Exercise text:
○ ○ ○ ○ ○ ○ ○
|Publication number||US4705582 A|
|Application number||US 06/925,960|
|Publication date||Nov 10, 1987|
|Filing date||Nov 3, 1986|
|Priority date||Nov 3, 1986|
|Publication number||06925960, 925960, US 4705582 A, US 4705582A, US-A-4705582, US4705582 A, US4705582A|
|Inventors||Stephen A. Aubert|
|Original Assignee||Aubert Stephen A|
|Export Citation||BiBTeX, EndNote, RefMan|
|Patent Citations (8), Referenced by (12), Classifications (11), Legal Events (4)|
|External Links: USPTO, USPTO Assignment, Espacenet|
The invention described herein may be manufactured and used by or for the Government of the United States for all governmental purposes without the payment of any royalty.
This invention relates to an improved castable high explosive, particularly to a TNT-based explosive.
Explosive compositions based on TNT constitute an important class of military explosives. Examples of such explosive compositions include Composition B (RDX-cyclotrimethylenetrinitramine and TNT-2,4,6-trinitrotoluene), Cyclotols (RDX and TNT in ratios of 75:25 to 60:40), Amatol (ammonium nitrate and TNT), Kalatol (potassium nitrate and TNT), Baratol (barium nitrate and TNT), Pentolite (PETN-pentaerythritol tetranitrate and TNT) and Baronal (barium nitrate, aluminum and TNT). Such compositions are generally prepared by stirring the solid powdered components, which include such materials as RDX, HMX (cyclotetramethylenetetranitramine), PETN, ammonium nitrate, potassium nitrade, barium nitrate, lead nitrate, potassium perchlorate, ammonium perchlorate, aluminum powder, and the like, as well as mixtures thereof, which are essentially insoluble in TNT, with molten TNT until a homogeneous dispersion or slurry is obtained. The molten slurry is loaded into shells or other ordnance items by pouring into the cavity and allowing the melt to cool and solidify. Such slurries, which in concentrated cases are very viscous and difficult to pour, exhibit undesirable segregation and settling of the solids during the period required for cooling and solidification, thereby producing casts of non-uniform composition, which adversely effects the explosive and ballistic characteristics of the item. In the past, small amounts of additives, such as finely divided silica, silicone resins, nitrocellulose and other cellulosic resins, have been added to improve the suspension of the solid components in the TNT slurry.
TNT-based explosive compositions have a tendency to exude low melting impurities such as dinitrotoluene and mononitrotoluene, as well as unsymmetrical isomers of trinitrotoluene. It is known that high molecular weight nitrocellulose has the propensity to accept these low melting impurities of the composition. As a result of substantially high uptake in this regard, relatively small amounts of the nitrocellulose are necessary to prevent exudation of the cast. Thus, the viscosity of the melt is not appreciably altered by the addition of such cellulosic additive and the pourability of the composition is maintained. It has also been found that by such addition of cellulosic material, an explosive cast is obtained having greater mechanical strength and enhanced heat resistance.
○ ○ ○ ○ ○ ○ ○
Data shown:
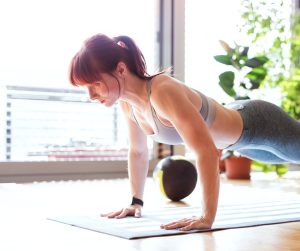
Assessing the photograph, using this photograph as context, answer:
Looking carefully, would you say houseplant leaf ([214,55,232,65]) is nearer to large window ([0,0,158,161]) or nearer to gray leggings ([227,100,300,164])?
large window ([0,0,158,161])

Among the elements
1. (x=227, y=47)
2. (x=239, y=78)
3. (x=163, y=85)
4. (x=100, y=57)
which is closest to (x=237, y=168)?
(x=239, y=78)

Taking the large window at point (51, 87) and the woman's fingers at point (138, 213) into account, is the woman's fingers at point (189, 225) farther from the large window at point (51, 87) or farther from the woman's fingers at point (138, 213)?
the large window at point (51, 87)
○ ○ ○ ○ ○ ○ ○
Work request A:
List every named TNT-based explosive composition that the patent text gives as an example.
Work request B:
According to the patent text, in what range of RDX-to-TNT ratios are Cyclotols made?
Work request C:
Write a continuation of the castable TNT explosive patent text, starting after its last sentence.
The records come from a different source than the patent text.

Answer section A:
Composition B, Cyclotols, Amatol, Kalatol, Baratol, Pentolite, Baronal

Answer section B:
Cyclotols contain RDX and TNT in ratios of 75:25 to 60:40.

Answer section C:
In addition to exudation, TNT-based explosive compositions tend to crack upon temperature cycling, decompose autocatalytically upon exposure to fire and explode or detonate when in a bomb or warhead configuration, and further tend to detonate on sudden impact. These drawbacks have been partially corrected in the past by using wax type coatings as desensitizers and process aids. Beeswax was used initially at a level of about 1 wt. percent to desensitize Composition B. Shortages of beeswax led to a search for substitutes which concentrated on paraffin wax, microcrystalline waxes and synthetic waxes. Such wax coatings are deposited irregularly as agglomerates onto the explosive composition. As such, wax coatings tend to separate from the explosive composition surface upon exposure to heat and create potential cook-off conditions.
The waxes employed heretofore are generally not soluble in TNT. In order to form an emulsion of the explosive and wax, emulsifying aids are often added, as for example, lecithin as an emulsifier. Dispersions of 5% or greater of paraffin wax in TNT-based explosives are not truly stable emulsions.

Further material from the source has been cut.